BY MATTHEW ENG |
The Promise and the Plummet: Foreshadowing the Fall from Grace in CITIZEN KANE
A deep dive into a classic sequence from the most influential of all American films.
The greatest classic films have an unusual way of refracting our own present through the intricate prism of their own indelible moving images.
Orson Welles’s Citizen Kane charts the stratospheric rise and startling fall of its titular protagonist, Charles Foster Kane, a domineering and deep-pocketed public figure who reigned supreme in early twentieth-century America as both feared newspaper tycoon and modern-day Kublai Khan before his personal, professional, and political achievements corroded in the face of his own weaponized bombast. Amid the determinedly despicable presence of the GOP candidate who will not disappear this election year, Welles’s feature debut, which turns seventy-five this September, is once again curiously primed for some deep revisiting.

## DATA SEGMENT
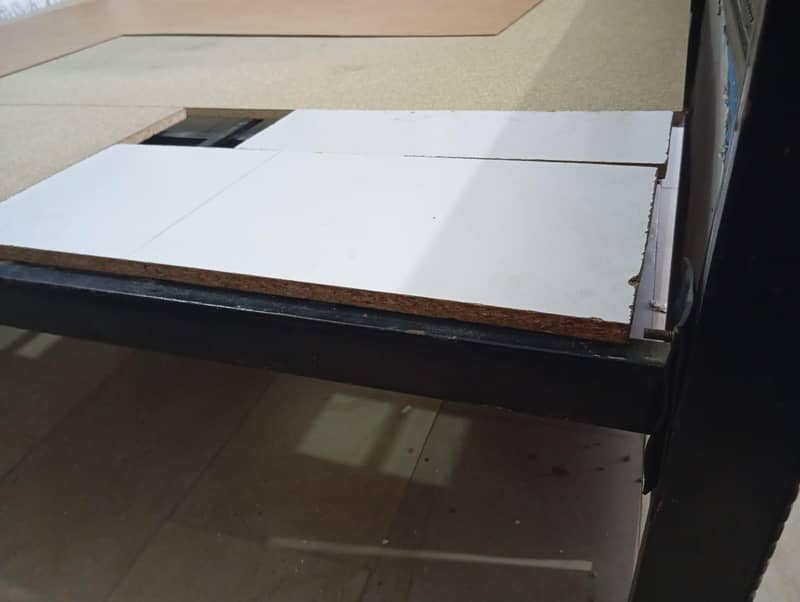 iron bed 4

## WORK INSTRUCTION
Quote the Citizen Kane essay above in full, word for word.

## RESPONSE
BY MATTHEW ENG |
The Promise and the Plummet: Foreshadowing the Fall from Grace in CITIZEN KANE
A deep dive into a classic sequence from the most influential of all American films.
The greatest classic films have an unusual way of refracting our own present through the intricate prism of their own indelible moving images.
Orson Welles’s Citizen Kane charts the stratospheric rise and startling fall of its titular protagonist, Charles Foster Kane, a domineering and deep-pocketed public figure who reigned supreme in early twentieth-century America as both feared newspaper tycoon and modern-day Kublai Khan before his personal, professional, and political achievements corroded in the face of his own weaponized bombast. Amid the determinedly despicable presence of the GOP candidate who will not disappear this election year, Welles’s feature debut, which turns seventy-five this September, is once again curiously primed for some deep revisiting.